• **Énoncé A**:
Répondez à ces questions d'après l'extrait sur le témoignage de Charlotte Delbo :
(i) Quelles couleurs sont énumérées en ouverture du deuxième paragraphe ?
(ii) À la chanson de quel artiste le brouillard est-il associé ?
(iii) D'après la phrase entre guillemets, qu'est-ce que « ils » n'attendent pas ?
• **Énoncé B**:
Reproduisez à l'identique le passage de l'extrait sur le témoignage de Charlotte Delbo qui va de « Je suis mal. » jusqu'à « botte d'une autre. ».

Des phrases saccadées, épurées, des mots froids, répétitifs, lancinants. On a froid en lisant le témoignage de Charlotte Delbo. On a froid, on se sent nus, dépouillés.
Du noir, du gris, du blanc. Le blanc de la neige. La neige froide. Le gris du brouillard. Le brouillard de la chanson de Ferrat. Le noir et blanc des documentaires d'archives dont les images terrifiantes défilent dans ma tête.

"Ils attendent le pire - ils n'attendent pas l'inconcevable"
Je suis mal. Oppressée. J'ai beau "savoir", cela m'anéantit toujours autant. Comment des pères, des mères, des fils, des filles, ont-ils pu faire ça à d'autres pères, mères, fils, filles... Comment ?
Certains prétendent que tout est une question de contexte, que nous sommes tous manipulables. Non, je ne crois pas, non. Je ne suis rien, ni plus ni moins maligne ou courageuse que les autres, je n'ai pas la fibre d'un héros... mais j'ai l'absolue certitude qu'aucun orateur, qu'aucun manipulateur, qu'aucun dictateur, ne pourra me persuader de franchir certaines limites. Cela va au-delà de ma volonté, c'est juste que je ne peux pas. Il y aura toujours en moi cette part d'humanité qui me retiendra d'accepter l'inacceptable. D'accepter d'être une pourriture à la botte d'une autre.

• **Données sources**:
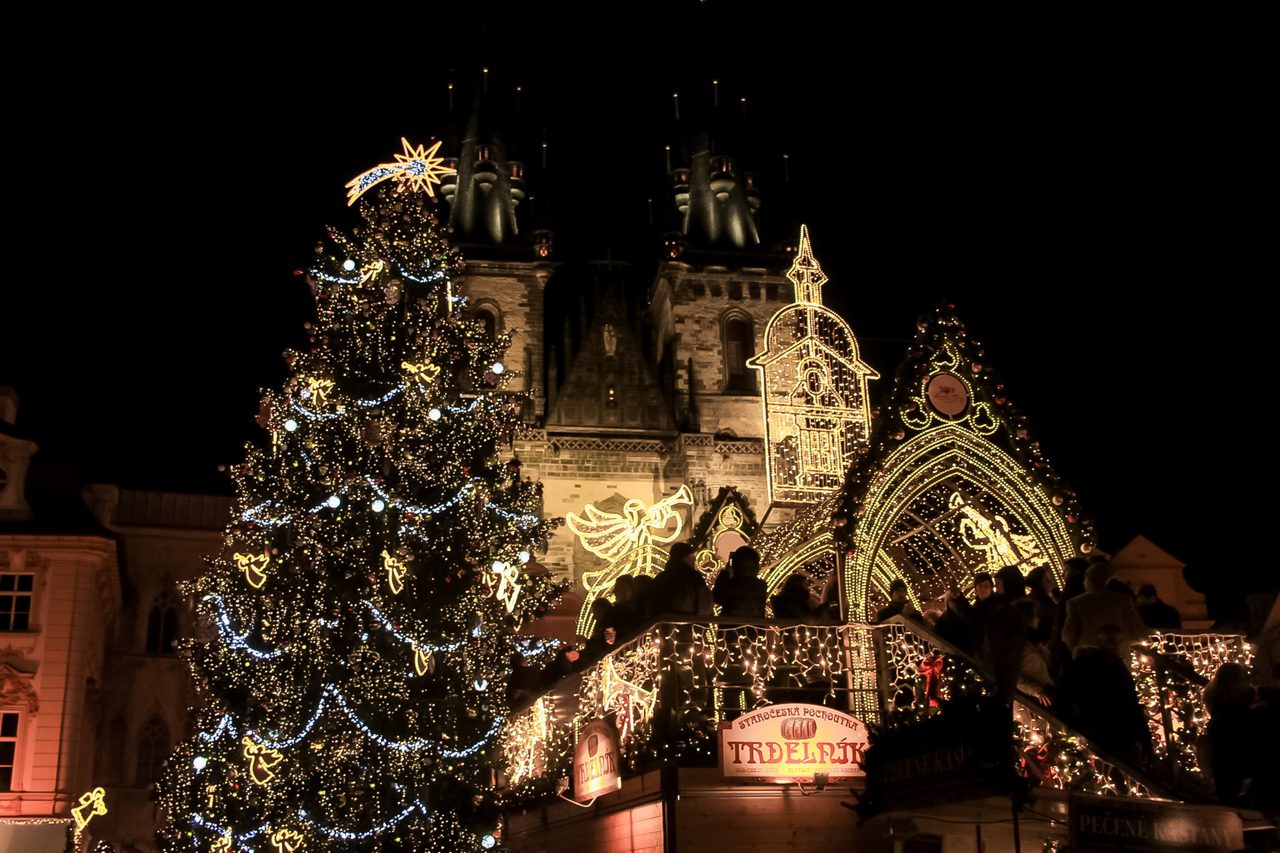 Christmas-market lights and a Trdelnik stall before the floodlit Gothic towers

• **Réponse finale A**:
(i) Le noir, le gris et le blanc.
(ii) Ferrat.
(iii) L'inconcevable.

• **Réponse finale B**:
Je suis mal. Oppressée. J'ai beau "savoir", cela m'anéantit toujours autant. Comment des pères, des mères, des fils, des filles, ont-ils pu faire ça à d'autres pères, mères, fils, filles... Comment ?
Certains prétendent que tout est une question de contexte, que nous sommes tous manipulables. Non, je ne crois pas, non. Je ne suis rien, ni plus ni moins maligne ou courageuse que les autres, je n'ai pas la fibre d'un héros... mais j'ai l'absolue certitude qu'aucun orateur, qu'aucun manipulateur, qu'aucun dictateur, ne pourra me persuader de franchir certaines limites. Cela va au-delà de ma volonté, c'est juste que je ne peux pas. Il y aura toujours en moi cette part d'humanité qui me retiendra d'accepter l'inacceptable. D'accepter d'être une pourriture à la botte d'une autre.